• **WHAT IS NEEDED**
Each line of the data must be reproduced as it appears.
───── RECORDS FOR PROCESSING
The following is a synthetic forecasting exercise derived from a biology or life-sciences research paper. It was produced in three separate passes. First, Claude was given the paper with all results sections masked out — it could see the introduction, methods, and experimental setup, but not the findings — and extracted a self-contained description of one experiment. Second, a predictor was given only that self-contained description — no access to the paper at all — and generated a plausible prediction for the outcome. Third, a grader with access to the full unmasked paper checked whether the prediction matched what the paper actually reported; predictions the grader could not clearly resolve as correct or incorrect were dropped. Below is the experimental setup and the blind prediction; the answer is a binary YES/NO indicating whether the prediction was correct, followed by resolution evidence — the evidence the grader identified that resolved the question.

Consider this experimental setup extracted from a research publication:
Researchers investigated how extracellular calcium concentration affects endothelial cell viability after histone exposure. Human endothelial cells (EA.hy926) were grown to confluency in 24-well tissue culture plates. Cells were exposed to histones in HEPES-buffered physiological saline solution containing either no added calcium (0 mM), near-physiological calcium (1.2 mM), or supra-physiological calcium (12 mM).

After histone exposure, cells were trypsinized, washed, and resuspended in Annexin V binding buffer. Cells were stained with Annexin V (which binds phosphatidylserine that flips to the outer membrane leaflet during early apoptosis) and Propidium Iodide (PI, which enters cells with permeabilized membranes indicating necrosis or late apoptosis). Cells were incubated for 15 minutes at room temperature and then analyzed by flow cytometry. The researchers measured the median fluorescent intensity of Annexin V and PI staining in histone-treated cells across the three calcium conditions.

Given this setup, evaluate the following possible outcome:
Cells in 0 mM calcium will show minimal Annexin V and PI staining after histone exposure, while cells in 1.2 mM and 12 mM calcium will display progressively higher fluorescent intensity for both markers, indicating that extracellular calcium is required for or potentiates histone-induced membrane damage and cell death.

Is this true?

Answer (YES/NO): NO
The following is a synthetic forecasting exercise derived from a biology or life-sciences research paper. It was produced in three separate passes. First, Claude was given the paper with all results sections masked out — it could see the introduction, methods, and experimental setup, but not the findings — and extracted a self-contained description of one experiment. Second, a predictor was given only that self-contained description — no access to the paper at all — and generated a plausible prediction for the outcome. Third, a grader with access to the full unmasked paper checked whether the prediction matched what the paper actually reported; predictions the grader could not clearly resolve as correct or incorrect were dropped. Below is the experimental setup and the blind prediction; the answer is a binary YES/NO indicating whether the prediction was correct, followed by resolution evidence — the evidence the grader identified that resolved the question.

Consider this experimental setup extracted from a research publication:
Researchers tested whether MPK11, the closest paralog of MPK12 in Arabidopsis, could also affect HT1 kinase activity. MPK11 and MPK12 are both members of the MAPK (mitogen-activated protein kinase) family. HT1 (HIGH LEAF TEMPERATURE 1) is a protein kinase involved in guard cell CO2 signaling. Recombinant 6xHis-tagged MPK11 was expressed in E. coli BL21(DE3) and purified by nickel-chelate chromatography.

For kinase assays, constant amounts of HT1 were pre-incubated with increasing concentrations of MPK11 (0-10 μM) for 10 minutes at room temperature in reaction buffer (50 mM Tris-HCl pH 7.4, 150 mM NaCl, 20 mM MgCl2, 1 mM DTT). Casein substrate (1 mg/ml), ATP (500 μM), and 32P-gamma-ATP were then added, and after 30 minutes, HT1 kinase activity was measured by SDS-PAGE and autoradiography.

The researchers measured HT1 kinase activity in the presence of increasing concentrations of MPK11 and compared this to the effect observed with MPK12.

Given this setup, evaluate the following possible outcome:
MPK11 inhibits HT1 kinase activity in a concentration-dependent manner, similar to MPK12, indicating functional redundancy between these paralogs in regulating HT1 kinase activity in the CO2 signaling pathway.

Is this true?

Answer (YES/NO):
──────────
• **ANSWER SECTION**
The following is a synthetic forecasting exercise derived from a biology or life-sciences research paper. It was produced in three separate passes. First, Claude was given the paper with all results sections masked out — it could see the introduction, methods, and experimental setup, but not the findings — and extracted a self-contained description of one experiment. Second, a predictor was given only that self-contained description — no access to the paper at all — and generated a plausible prediction for the outcome. Third, a grader with access to the full unmasked paper checked whether the prediction matched what the paper actually reported; predictions the grader could not clearly resolve as correct or incorrect were dropped. Below is the experimental setup and the blind prediction; the answer is a binary YES/NO indicating whether the prediction was correct, followed by resolution evidence — the evidence the grader identified that resolved the question.

Consider this experimental setup extracted from a research publication:
Researchers investigated how extracellular calcium concentration affects endothelial cell viability after histone exposure. Human endothelial cells (EA.hy926) were grown to confluency in 24-well tissue culture plates. Cells were exposed to histones in HEPES-buffered physiological saline solution containing either no added calcium (0 mM), near-physiological calcium (1.2 mM), or supra-physiological calcium (12 mM).

After histone exposure, cells were trypsinized, washed, and resuspended in Annexin V binding buffer. Cells were stained with Annexin V (which binds phosphatidylserine that flips to the outer membrane leaflet during early apoptosis) and Propidium Iodide (PI, which enters cells with permeabilized membranes indicating necrosis or late apoptosis). Cells were incubated for 15 minutes at room temperature and then analyzed by flow cytometry. The researchers measured the median fluorescent intensity of Annexin V and PI staining in histone-treated cells across the three calcium conditions.

Given this setup, evaluate the following possible outcome:
Cells in 0 mM calcium will show minimal Annexin V and PI staining after histone exposure, while cells in 1.2 mM and 12 mM calcium will display progressively higher fluorescent intensity for both markers, indicating that extracellular calcium is required for or potentiates histone-induced membrane damage and cell death.

Is this true?

Answer (YES/NO): NO
The following is a synthetic forecasting exercise derived from a biology or life-sciences research paper. It was produced in three separate passes. First, Claude was given the paper with all results sections masked out — it could see the introduction, methods, and experimental setup, but not the findings — and extracted a self-contained description of one experiment. Second, a predictor was given only that self-contained description — no access to the paper at all — and generated a plausible prediction for the outcome. Third, a grader with access to the full unmasked paper checked whether the prediction matched what the paper actually reported; predictions the grader could not clearly resolve as correct or incorrect were dropped. Below is the experimental setup and the blind prediction; the answer is a binary YES/NO indicating whether the prediction was correct, followed by resolution evidence — the evidence the grader identified that resolved the question.

Consider this experimental setup extracted from a research publication:
Researchers tested whether MPK11, the closest paralog of MPK12 in Arabidopsis, could also affect HT1 kinase activity. MPK11 and MPK12 are both members of the MAPK (mitogen-activated protein kinase) family. HT1 (HIGH LEAF TEMPERATURE 1) is a protein kinase involved in guard cell CO2 signaling. Recombinant 6xHis-tagged MPK11 was expressed in E. coli BL21(DE3) and purified by nickel-chelate chromatography.

For kinase assays, constant amounts of HT1 were pre-incubated with increasing concentrations of MPK11 (0-10 μM) for 10 minutes at room temperature in reaction buffer (50 mM Tris-HCl pH 7.4, 150 mM NaCl, 20 mM MgCl2, 1 mM DTT). Casein substrate (1 mg/ml), ATP (500 μM), and 32P-gamma-ATP were then added, and after 30 minutes, HT1 kinase activity was measured by SDS-PAGE and autoradiography.

The researchers measured HT1 kinase activity in the presence of increasing concentrations of MPK11 and compared this to the effect observed with MPK12.

Given this setup, evaluate the following possible outcome:
MPK11 inhibits HT1 kinase activity in a concentration-dependent manner, similar to MPK12, indicating functional redundancy between these paralogs in regulating HT1 kinase activity in the CO2 signaling pathway.

Is this true?

Answer (YES/NO):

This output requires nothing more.